It’s been pointed out before (e.g., Ruediger Grimm) that metaphysicians always seem to refer back to themselves for the justification of their own claims, and that this is usually taken to be bad manners—not to mention circular reasoning. Circular reasoning seems to inhere in the project of metaphysics…
I take the project of metaphysics to be the attempt to say something about reality as a whole. Ask a metaphysician for the justification of his claims, and he’ll provide no other standard than what is assumed by the account he has already given. That’s fitting, since any attempt to say something about reality as a whole has to include itself in that whole. But it’s also circular—which might be better than quietly dogmatic, but circular nonetheless.
This situation seems like the problem of understanding ‘truth’. Any argument about what ‘truth’ is, is going to employ a criterion by which it’ll be judged—i.e., a criterion of truth—which, presumably, is going to be the same one the argument stands for.
Yes, but the property normally involves the world somehow, e.g. (“the property of corresponding to a true state of the universe”), or something. Plus, what you said was compeltely irrelevent to the OP.
Examples? You haven’t backed this claim up at all yet.
It isn’t necessarily circular to refer to ones own experiences to make deductions about the nature of the world.
Yeah, I’d like to see examples as well; and I agree that experience can lead us to make deductions about the nature of the world, or at least to realize that it might not conform to deductions made under certain assumptions that we have been led to believe.
Perhaps an apprehension of the “true state of the universe” occurs beyond or outside of language and cannot be described or contained in our language as we know it. I do understand that some languages have grown with apprehended truths, but none of these are western.
Yeah, I’d like to see examples as well; and I agree that experience can lead us to make deductions about the nature of the world, or at least to realize that it might not conform to deductions made under certain assumptions that we have been led to believe.
If a metaphysician is attempting to explain all of reality, and his metaphysical propositions are a feature of that reality, then his propositions will need to be explained. Otherwise, not all of reality is being explained by the metaphysician. If the metaphysician doesn’t explain his own standpoint, then he’s a failure as a metaphysician–since there remains facts about the world which he hasn’t accounted for. (Most of traditional metaphysics probably falls into this category).
Giving you examples is tricky, because most traditional metaphysics just assumes a point of departure as self-evidently true and not requiring further justification (i.e., dogmatism).
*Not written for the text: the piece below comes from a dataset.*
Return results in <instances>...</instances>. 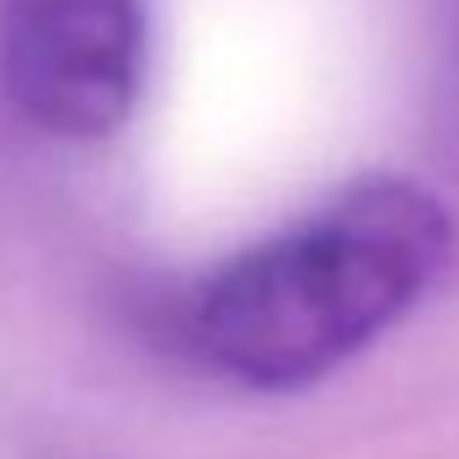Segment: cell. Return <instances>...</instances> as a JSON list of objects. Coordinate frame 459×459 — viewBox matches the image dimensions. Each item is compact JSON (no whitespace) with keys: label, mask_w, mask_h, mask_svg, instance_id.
<instances>
[{"label":"cell","mask_w":459,"mask_h":459,"mask_svg":"<svg viewBox=\"0 0 459 459\" xmlns=\"http://www.w3.org/2000/svg\"><path fill=\"white\" fill-rule=\"evenodd\" d=\"M449 240V209L417 182H352L220 267L187 305V342L246 390H305L433 289Z\"/></svg>","instance_id":"6da1fadb"},{"label":"cell","mask_w":459,"mask_h":459,"mask_svg":"<svg viewBox=\"0 0 459 459\" xmlns=\"http://www.w3.org/2000/svg\"><path fill=\"white\" fill-rule=\"evenodd\" d=\"M5 86L48 134H113L144 86L139 0H16L5 16Z\"/></svg>","instance_id":"7a4b0ae2"},{"label":"cell","mask_w":459,"mask_h":459,"mask_svg":"<svg viewBox=\"0 0 459 459\" xmlns=\"http://www.w3.org/2000/svg\"><path fill=\"white\" fill-rule=\"evenodd\" d=\"M438 139H444V155L459 166V5L449 16V43H444V59H438Z\"/></svg>","instance_id":"3957f363"}]
</instances>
However, there would be no other place to look for that justification than itself. Can you recognize that conceptually?
Plato’s justification for thinking that all sense phenomena are copies of Forms, basically comes from their supposed imperfections or changes, and the supposition that nature or knowledge can’t be changing or imperfect. But the supposition that knowledge can’t be changing or imperfect comes from the idea that knowledge is gotten through access to Forms. I know that’s preposterously rough, but I haven’t read Plato in a while.
Btw, I don’t think a reference to one’s own experience is a metaphysical claim. It’s too particular.
No matter how solid an idea somebody comes up with, there is always a way for somebody to doubt it. Phrases like this may be profound and interesting, but in my eyes it leads us to think that the world is more mysterious and unknowable than it is. If we can’t know anything about the world, how do we navigate it so well? That wasn’t necessarily a dig at you by the way, cypressmoon.
This, I guess is a problem, but only a minor one really. If somebody creates and develops a term and explains it fully, for example, what is the problem with using it in the rest of theri argument?
I don’t think you understood the original post. Circular reasoning is tantamount to when kids have an argument and one keeps saying, “…because I said so!”. My problem was supposed to be that this is what happens in all of metaphysics through all of history.
As for cypressmoon, he/she was like Donnie in the Big Lebowski…there was no frame of reference—so who knows what that comment was supposed to mean. (It’s probably some Quinean thing that got misplaced). But you don’t either.
Gotcha, so it’s the logic of it you are on about. I think there is a name for that fallacy, no idea what it is though as I can’t remember all the ins and outs from when I studied it.
To be honest thhough, I’m struggling to think of anything good to say on the matter without any example to discuss, did ‘Ruediger Grimm’ have any?
Plato’s justification for thinking that all sense phenomena are copies of Forms, basically comes from their supposed imperfections or changes, and the supposition that nature or knowledge can’t be changing or imperfect. But the supposition that knowledge can’t be changing or imperfect comes from the idea that knowledge is gotten through access to Forms. I know that’s preposterously rough, but I haven’t read Plato in a while.